##### Records for the task #####
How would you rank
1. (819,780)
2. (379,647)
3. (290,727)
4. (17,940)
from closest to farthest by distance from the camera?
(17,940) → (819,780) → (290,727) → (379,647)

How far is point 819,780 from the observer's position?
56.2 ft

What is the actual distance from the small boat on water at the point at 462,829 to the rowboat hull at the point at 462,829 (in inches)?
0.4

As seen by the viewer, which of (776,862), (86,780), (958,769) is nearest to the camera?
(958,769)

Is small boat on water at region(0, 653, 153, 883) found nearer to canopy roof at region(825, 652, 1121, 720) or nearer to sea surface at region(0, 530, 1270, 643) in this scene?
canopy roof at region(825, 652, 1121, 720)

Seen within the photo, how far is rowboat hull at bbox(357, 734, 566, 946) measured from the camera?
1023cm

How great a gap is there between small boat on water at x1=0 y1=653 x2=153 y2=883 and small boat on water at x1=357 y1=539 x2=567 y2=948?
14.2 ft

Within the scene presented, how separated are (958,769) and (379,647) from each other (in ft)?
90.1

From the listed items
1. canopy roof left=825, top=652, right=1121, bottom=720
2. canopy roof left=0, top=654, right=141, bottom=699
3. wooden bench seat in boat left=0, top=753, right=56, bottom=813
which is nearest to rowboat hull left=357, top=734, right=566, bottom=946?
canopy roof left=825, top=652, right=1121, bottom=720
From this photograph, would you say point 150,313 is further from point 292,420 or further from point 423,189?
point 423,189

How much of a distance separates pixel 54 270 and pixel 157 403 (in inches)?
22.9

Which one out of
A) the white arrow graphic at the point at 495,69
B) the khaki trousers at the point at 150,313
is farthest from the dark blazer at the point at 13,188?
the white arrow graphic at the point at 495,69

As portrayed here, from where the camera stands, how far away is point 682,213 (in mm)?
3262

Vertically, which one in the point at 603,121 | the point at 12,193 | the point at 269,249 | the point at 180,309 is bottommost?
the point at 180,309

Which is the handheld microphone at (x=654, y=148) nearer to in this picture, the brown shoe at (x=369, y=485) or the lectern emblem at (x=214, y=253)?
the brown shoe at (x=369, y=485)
#####
— What is needed —
Please rewrite the rows above, changing "rowboat hull" to "dinghy hull" wherever it occurs and leaving everything else as it is.

— Complete output —
How would you rank
1. (819,780)
2. (379,647)
3. (290,727)
4. (17,940)
from closest to farthest by distance from the camera?
(17,940) → (819,780) → (290,727) → (379,647)

How far is point 819,780 from the observer's position?
56.2 ft

What is the actual distance from the small boat on water at the point at 462,829 to the dinghy hull at the point at 462,829 (in inches)?
0.4

As seen by the viewer, which of (776,862), (86,780), (958,769) is nearest to the camera?
(958,769)

Is small boat on water at region(0, 653, 153, 883) found nearer to canopy roof at region(825, 652, 1121, 720) or nearer to sea surface at region(0, 530, 1270, 643) in this scene?
canopy roof at region(825, 652, 1121, 720)

Seen within the photo, how far is dinghy hull at bbox(357, 734, 566, 946) measured from the camera?
1023cm

How great a gap is there between small boat on water at x1=0 y1=653 x2=153 y2=883 and small boat on water at x1=357 y1=539 x2=567 y2=948?
14.2 ft

Within the scene presented, how separated are (958,769) and (379,647) from each other (in ft)?
90.1

From the listed items
1. canopy roof left=825, top=652, right=1121, bottom=720
2. canopy roof left=0, top=654, right=141, bottom=699
3. wooden bench seat in boat left=0, top=753, right=56, bottom=813
which is nearest to dinghy hull left=357, top=734, right=566, bottom=946?
canopy roof left=825, top=652, right=1121, bottom=720
From this photograph, would you say point 150,313 is further from point 292,420 or further from point 423,189?
point 423,189

How much of a distance separates pixel 54 270 and pixel 157 403 (in inches)?
22.9

Which one out of
A) the white arrow graphic at the point at 495,69
B) the khaki trousers at the point at 150,313
is farthest from the dark blazer at the point at 13,188?
the white arrow graphic at the point at 495,69

As portrayed here, from where the camera stands, how far away is point 682,213 (in mm)?
3262

Vertically, which one in the point at 603,121 | the point at 12,193 | the point at 269,249 | the point at 180,309 is bottommost?
the point at 180,309

Which is the handheld microphone at (x=654, y=148) nearer to in this picture, the brown shoe at (x=369, y=485) or the lectern emblem at (x=214, y=253)?
the brown shoe at (x=369, y=485)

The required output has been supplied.